LANGUE (mauvaise)
Le français (c’est de notre langue que je parle, non de ceux qui la parlent, ou plutôt trop souvent l’écorchent), la langue française donc, est bien malade. Pierre Nora émettait ce judicieux diagnostic sur France-Inter ce matin, remarquant que plus personne, même parmi les intellectuels de haute volée qui comme chacun sait peuplent nos assemblées et nos médias, ne semble capable de respecter les règles d’accord les plus élémentaires. Quant à l’accord du participe passé, il n’y faut plus songer, la plupart de ceux que les pédants appellent des locuteurs le remplaçant en cas de doute (et doute il y a désormais dans presque tous les cas !) par un infinitif commodément invariable.
Il est certain, me disais-je in petto en l’écoutant, que le français présente tous les symptômes de la maladie d’Alzheimer. Notre langue a perdu conscience, elle s’oublie à tout instant comme une vieille incontinente – à moins que ce ne soit nous…
Non seulement j’approuve cette courageuse sortie de Pierre Nora, mais j’avoue mon admiration presque envieuse pour l’abnégation dont il a fait preuve en illustrant aussitôt par l’exemple cette décadence frôlant le gâtisme, enchaînant en ces termes : « (…) cet espèce de délitement profond de la langue, à laquelle participent même nos élites (…) »
Je cite de mémoire, mais pas de doute, il s’agit bien d’un superbe échantillon de faute d’accord impardonnable, suffisamment atroce pour faire reculer d’horreur jusqu’au plus déterminé des massacreurs de notre syntaxe, prenant soudain conscience du caractère iconoclaste de sa désinvolture langagière.
Il y a un vrai mérite, pour un fervent amoureux du français le mieux châtié, à commettre volontairement une faute si grossière, dont les esprits superficiels risquent de croire que loin d’être voulue, elle témoigne de ce que le juge lui-même tombe dans les errements qu’il condamne par ailleurs avec une si contagieuse fureur sacrée…

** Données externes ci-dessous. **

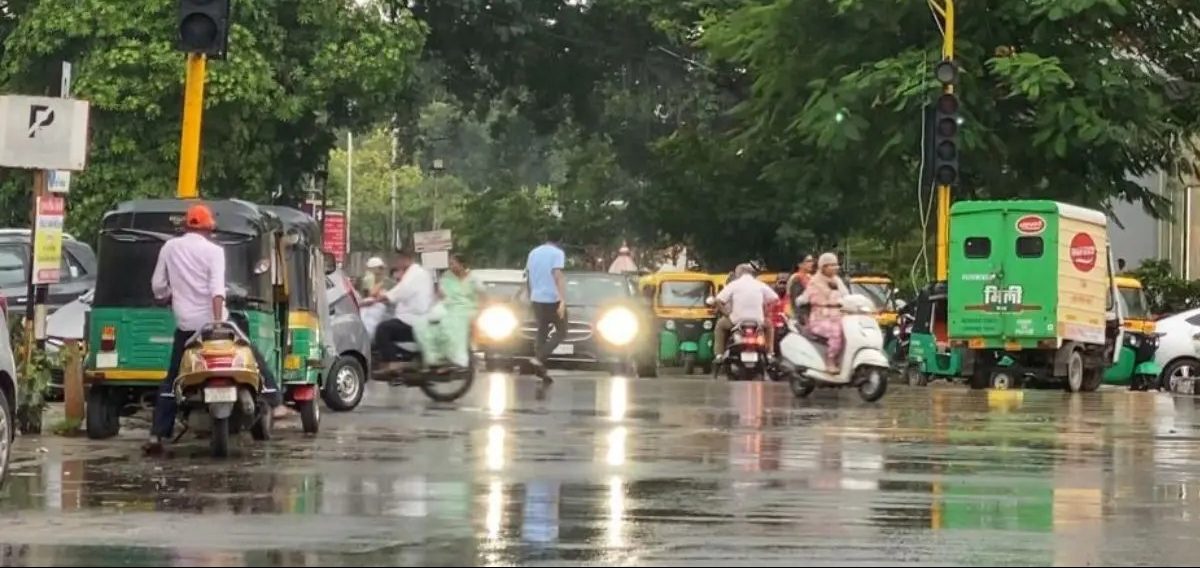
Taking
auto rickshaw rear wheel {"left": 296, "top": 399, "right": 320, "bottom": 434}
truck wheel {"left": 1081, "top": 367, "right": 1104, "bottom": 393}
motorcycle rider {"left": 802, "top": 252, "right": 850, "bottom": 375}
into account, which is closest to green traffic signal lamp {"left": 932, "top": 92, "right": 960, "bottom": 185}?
truck wheel {"left": 1081, "top": 367, "right": 1104, "bottom": 393}

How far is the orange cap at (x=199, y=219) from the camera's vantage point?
15.4m

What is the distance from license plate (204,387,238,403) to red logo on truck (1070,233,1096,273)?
16.7 metres

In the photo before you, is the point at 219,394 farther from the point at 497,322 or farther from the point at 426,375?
the point at 497,322

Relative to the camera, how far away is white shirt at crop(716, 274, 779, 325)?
29375mm

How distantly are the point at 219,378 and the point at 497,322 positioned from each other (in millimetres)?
16289

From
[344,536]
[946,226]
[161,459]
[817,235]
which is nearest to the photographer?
[344,536]

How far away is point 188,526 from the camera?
10805mm

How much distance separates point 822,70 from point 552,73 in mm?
15953

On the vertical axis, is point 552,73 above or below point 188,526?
above

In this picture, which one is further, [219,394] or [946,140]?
[946,140]

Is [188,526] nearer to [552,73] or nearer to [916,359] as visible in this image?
[916,359]

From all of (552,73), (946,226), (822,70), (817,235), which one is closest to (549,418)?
(946,226)

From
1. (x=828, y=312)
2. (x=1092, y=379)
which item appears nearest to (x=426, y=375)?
(x=828, y=312)

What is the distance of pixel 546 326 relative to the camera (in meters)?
26.5
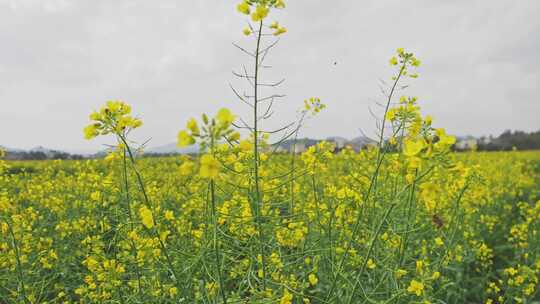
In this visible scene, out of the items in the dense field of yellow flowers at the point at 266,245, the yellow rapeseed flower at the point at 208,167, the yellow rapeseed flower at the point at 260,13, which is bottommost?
the dense field of yellow flowers at the point at 266,245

Ce disant, un frisson court mon échine : se pourrait-il que cette faute à faire dresser les cheveux sur la tête, l’éminent Nora ne l’ait pas commise exprès ?
Un français aussi exemplaire devenu incapable de parler un français exemplaire ?
Maladie auto-immune ? Notre langue s’autodévore, semble en voie d’implosion. Un tel délitement, affaissement, n’est ni anodin ni innocent. Il accompagne et accélère la destruction et l’effacement d’une culture, c’est toute une histoire devenue muette, et que ses héritiers littéralement n’entendent plus.
Que les langues évoluent, c’est inévitable et parfois souhaitable. Qu’elles se suicident, c’est une catastrophe.
Notre langue est décidément bien malade, si même ses grands-prêtres en lui rendant hommage la conchient.